Si hasta que acabe este año que aún está desperezándose lo que nos queda es sentarnos en medio del ruedo del día a día como un don Tancredo y agradecer en las próximas Navidades no haber sido arrollados por los unos y los otros me parece bien para quien lo quiera, pero, desde luego, no es mi invitación ni, por supuesto, mi plan para este año niño todavía.

Todos los piratas y corsarios tenían el plano de un tesoro por descubrir en una isla desierta y eso hacía de sus vidas una constante aventura, no solo por acabar encontrando el tesoro, que también, claro, sino por ir sorteando el sinnúmero de lances para alcanzarlo. Y el tesoro escondido no siempre era un cofre con monedas de oro, sino que en muchas más ocasiones eran sencillamente unos ojos que habían vislumbrando en la lontananza, o una silueta de quien parecía sirena, o, simplemente, un lugar en el que al caer la noche cerrar los ojos y sentirse en paz mientras se espera el amanecer sin echar en falta nada ni a nadie.

= = =

Escribe la continuación del texto sobre los planes para el nuevo año y el tesoro de los piratas, empezando después de su última frase.

> [INFORMACIÓN PROPORCIONADA]:
= = =

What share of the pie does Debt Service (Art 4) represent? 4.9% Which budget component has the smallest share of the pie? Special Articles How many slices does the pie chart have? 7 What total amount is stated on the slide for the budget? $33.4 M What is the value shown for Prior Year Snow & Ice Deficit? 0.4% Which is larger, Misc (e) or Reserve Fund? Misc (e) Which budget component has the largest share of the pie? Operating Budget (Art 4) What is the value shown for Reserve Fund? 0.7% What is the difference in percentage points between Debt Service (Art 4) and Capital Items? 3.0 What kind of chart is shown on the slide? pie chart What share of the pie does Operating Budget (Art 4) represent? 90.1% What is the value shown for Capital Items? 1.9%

= = =

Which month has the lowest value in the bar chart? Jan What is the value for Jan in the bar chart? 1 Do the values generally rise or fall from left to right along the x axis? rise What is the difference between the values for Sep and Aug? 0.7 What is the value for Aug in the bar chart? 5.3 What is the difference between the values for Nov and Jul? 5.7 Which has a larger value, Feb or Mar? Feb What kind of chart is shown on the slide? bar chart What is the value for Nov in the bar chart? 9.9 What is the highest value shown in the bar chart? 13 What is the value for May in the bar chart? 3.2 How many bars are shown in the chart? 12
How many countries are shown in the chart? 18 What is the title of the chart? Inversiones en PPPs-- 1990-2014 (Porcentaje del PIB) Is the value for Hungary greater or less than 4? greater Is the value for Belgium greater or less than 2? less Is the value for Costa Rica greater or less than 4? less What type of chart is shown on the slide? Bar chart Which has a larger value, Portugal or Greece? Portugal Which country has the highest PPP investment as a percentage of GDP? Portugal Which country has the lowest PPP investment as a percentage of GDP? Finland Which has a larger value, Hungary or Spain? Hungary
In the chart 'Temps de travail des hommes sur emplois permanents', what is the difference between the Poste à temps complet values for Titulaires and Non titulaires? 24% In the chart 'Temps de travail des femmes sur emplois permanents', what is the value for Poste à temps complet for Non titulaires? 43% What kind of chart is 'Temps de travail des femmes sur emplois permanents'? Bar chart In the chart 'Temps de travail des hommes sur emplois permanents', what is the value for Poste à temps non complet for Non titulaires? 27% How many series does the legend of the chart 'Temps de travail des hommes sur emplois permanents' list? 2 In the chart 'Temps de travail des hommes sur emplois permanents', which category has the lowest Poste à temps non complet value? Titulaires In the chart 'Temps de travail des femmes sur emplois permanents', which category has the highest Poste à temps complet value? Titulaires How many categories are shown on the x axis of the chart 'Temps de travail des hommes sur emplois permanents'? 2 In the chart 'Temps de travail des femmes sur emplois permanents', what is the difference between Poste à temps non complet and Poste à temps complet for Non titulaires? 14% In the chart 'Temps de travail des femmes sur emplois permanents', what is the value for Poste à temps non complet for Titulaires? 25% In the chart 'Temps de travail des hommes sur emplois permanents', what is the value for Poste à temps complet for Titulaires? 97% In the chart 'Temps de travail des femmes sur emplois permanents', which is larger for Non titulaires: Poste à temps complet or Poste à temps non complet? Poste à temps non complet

= = =

> [RESPUESTA DEL EJERCICIO]:
Y a esto, justamente a esto, sí que invito a quienes hasta aquí hayan leído. Porque navegar, ya que íbamos de piratas y corsarios, o quizás porque andamos entre piratas y demasiados corsarios en lo cotidiano, solo para ir tirando es como vivir solo porque se respira y para seguir respirando y llegar a otras doce uvas para otros trescientos sesenta y cinco días, y sus noches, no se olvide, y así en un serpentín sine die. Por eso, merece la pena, y esta sí es mi invitación y mi plan, embarcarse en la búsqueda de aquello que sabemos que da sentido a nuestra vida, eso que no tiene precio, pero tiene para nosotros un valor tan alto que ni siquiera podemos comprarlo. El tesoro siempre oculto de hallar esos momentos o esas personas que justifican por sí solos nuestra existencia y que cuando nos rondan sentimos que la felicidad nos está abrazando la cintura, encogiendo el corazón e iluminando nuestros ojos. Y quizás esa búsqueda no dé resultado, pero nadie me negará la gloria y la felicidad de los lances del viaje, porque si mientras dura el camino no se es feliz pensando en el hallazgo es más que probable que la llegada sea, sencillamente, humo.

Y lo demás es ir tirando. Pero allá cada cual.